Task to carry out: An exact reproduction of the entries is needed. Keep all pictures out of it.

Input data:

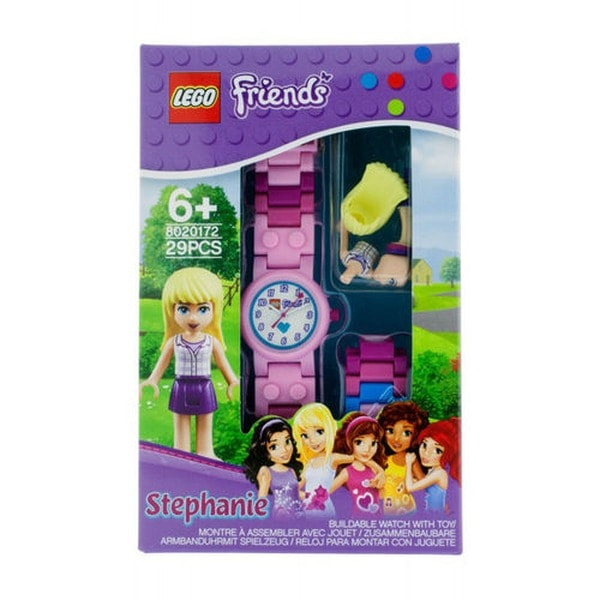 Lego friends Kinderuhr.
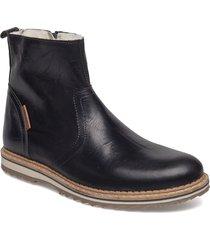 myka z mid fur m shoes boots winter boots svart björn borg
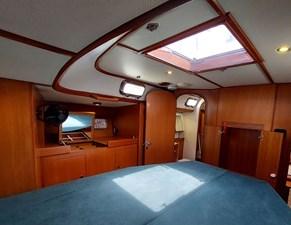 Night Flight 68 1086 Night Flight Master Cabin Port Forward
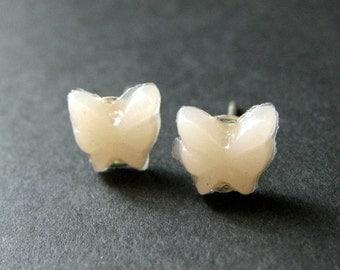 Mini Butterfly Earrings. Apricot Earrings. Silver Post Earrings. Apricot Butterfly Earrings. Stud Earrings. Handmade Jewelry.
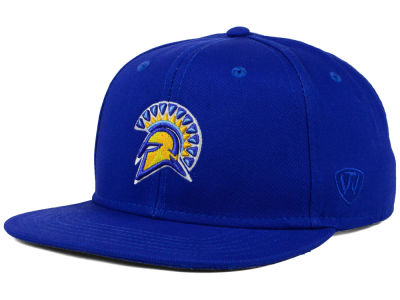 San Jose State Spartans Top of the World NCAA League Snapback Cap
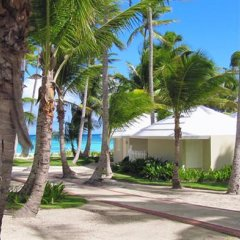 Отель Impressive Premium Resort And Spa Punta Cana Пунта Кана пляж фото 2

Task result:
 Lego friends Kinderuhr.
 myka z mid fur m shoes boots winter boots svart björn borg
 Night Flight 68 1086 Night Flight Master Cabin Port Forward
 Mini Butterfly Earrings. Apricot Earrings. Silver Post Earrings. Apricot Butterfly Earrings. Stud Earrings. Handmade Jewelry.
 San Jose State Spartans Top of the World NCAA League Snapback Cap
 Отель Impressive Premium Resort And Spa Punta Cana Пунта Кана пляж фото 2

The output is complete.